▸ What to produce
Nothing outside the range is wanted. Repeat exactly the lines below from the one with "request_url: https://www.google.com/recaptcha/api2/aframe" through the one with "content_type: application/javascript; charset=utf-8".

-- Records for the task follows --

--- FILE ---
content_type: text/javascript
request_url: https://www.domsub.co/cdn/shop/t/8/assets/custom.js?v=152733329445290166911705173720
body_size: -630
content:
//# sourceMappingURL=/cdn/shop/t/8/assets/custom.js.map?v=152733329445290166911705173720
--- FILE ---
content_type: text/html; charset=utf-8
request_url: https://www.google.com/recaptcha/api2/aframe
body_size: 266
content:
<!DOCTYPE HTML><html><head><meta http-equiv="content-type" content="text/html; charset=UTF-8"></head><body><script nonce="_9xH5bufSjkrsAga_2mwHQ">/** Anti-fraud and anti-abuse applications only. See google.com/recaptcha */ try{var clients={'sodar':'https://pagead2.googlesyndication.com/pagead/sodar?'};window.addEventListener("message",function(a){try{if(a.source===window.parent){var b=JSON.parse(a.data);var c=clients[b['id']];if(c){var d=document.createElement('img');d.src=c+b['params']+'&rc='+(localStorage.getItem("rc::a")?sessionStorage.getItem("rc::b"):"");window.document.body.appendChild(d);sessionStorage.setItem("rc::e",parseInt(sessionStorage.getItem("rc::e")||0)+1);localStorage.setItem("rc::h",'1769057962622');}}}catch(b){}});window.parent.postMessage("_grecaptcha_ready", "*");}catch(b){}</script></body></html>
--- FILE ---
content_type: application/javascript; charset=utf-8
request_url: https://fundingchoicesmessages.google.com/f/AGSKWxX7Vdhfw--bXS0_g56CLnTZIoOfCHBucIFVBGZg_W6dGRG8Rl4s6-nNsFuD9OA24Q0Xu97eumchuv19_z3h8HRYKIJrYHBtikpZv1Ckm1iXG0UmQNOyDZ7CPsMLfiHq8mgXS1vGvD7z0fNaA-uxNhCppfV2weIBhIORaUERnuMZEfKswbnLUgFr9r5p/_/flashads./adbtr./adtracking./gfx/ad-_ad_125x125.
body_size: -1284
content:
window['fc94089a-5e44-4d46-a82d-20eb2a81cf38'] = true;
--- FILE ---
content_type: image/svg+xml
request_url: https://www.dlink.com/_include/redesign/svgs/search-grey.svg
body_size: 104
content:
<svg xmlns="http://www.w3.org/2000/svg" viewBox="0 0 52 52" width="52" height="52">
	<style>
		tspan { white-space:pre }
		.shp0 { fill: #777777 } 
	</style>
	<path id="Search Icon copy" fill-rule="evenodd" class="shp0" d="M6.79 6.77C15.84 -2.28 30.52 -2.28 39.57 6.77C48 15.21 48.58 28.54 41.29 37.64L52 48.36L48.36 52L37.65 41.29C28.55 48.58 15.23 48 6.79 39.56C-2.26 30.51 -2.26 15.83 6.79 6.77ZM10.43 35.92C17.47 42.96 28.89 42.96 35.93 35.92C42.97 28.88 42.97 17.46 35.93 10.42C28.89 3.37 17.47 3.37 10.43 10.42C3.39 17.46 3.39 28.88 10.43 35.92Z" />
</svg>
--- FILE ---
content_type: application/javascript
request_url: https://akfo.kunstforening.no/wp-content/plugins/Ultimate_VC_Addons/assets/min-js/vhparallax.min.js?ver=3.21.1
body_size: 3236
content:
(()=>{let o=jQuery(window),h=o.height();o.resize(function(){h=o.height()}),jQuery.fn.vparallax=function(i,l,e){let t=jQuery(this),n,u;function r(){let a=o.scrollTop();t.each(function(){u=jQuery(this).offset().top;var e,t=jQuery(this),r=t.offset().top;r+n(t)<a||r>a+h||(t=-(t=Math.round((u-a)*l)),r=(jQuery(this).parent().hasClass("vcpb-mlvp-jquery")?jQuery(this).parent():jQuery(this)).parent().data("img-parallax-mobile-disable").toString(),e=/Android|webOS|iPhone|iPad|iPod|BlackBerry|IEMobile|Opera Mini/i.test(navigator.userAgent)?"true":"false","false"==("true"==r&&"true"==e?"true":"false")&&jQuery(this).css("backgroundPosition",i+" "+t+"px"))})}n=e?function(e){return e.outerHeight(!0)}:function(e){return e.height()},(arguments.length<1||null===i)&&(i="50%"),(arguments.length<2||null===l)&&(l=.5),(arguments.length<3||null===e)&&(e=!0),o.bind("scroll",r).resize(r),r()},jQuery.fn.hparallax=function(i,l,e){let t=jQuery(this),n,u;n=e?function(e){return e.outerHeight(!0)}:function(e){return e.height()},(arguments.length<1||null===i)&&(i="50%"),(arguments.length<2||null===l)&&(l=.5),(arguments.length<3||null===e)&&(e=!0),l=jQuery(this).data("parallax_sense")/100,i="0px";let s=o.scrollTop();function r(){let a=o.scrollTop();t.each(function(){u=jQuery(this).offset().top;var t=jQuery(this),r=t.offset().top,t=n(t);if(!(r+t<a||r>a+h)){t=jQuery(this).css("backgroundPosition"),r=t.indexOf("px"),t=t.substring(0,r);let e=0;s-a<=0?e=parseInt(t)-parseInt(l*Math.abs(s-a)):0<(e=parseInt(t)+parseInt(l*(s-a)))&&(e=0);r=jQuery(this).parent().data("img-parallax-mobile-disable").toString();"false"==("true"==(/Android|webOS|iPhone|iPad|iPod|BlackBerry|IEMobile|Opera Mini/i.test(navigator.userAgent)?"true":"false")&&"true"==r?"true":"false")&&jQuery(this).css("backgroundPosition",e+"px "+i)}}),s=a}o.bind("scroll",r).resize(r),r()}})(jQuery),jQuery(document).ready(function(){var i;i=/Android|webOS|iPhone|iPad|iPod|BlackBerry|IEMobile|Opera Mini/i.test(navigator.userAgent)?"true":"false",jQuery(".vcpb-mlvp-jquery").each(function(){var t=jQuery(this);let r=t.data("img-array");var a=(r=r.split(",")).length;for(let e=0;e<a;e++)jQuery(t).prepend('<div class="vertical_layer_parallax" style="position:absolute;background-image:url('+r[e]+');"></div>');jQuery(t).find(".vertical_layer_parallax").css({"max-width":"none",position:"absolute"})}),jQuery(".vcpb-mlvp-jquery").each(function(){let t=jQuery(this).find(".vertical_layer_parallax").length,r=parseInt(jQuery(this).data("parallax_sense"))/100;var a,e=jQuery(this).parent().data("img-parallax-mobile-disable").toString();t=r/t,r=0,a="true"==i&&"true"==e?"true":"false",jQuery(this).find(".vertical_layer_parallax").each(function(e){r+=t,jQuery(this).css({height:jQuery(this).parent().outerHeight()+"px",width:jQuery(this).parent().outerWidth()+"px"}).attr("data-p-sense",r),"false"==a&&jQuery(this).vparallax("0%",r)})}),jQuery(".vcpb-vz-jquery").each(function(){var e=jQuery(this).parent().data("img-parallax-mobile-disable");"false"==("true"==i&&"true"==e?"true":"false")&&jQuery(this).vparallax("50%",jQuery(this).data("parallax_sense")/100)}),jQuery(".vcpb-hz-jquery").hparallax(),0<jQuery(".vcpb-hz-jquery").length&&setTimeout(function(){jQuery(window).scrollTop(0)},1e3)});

-- Records for the task concluded --

▸ Result of this exercise
request_url: https://www.google.com/recaptcha/api2/aframe
body_size: 266
content:
<!DOCTYPE HTML><html><head><meta http-equiv="content-type" content="text/html; charset=UTF-8"></head><body><script nonce="_9xH5bufSjkrsAga_2mwHQ">/** Anti-fraud and anti-abuse applications only. See google.com/recaptcha */ try{var clients={'sodar':'https://pagead2.googlesyndication.com/pagead/sodar?'};window.addEventListener("message",function(a){try{if(a.source===window.parent){var b=JSON.parse(a.data);var c=clients[b['id']];if(c){var d=document.createElement('img');d.src=c+b['params']+'&rc='+(localStorage.getItem("rc::a")?sessionStorage.getItem("rc::b"):"");window.document.body.appendChild(d);sessionStorage.setItem("rc::e",parseInt(sessionStorage.getItem("rc::e")||0)+1);localStorage.setItem("rc::h",'1769057962622');}}}catch(b){}});window.parent.postMessage("_grecaptcha_ready", "*");}catch(b){}</script></body></html>
--- FILE ---
content_type: application/javascript; charset=utf-8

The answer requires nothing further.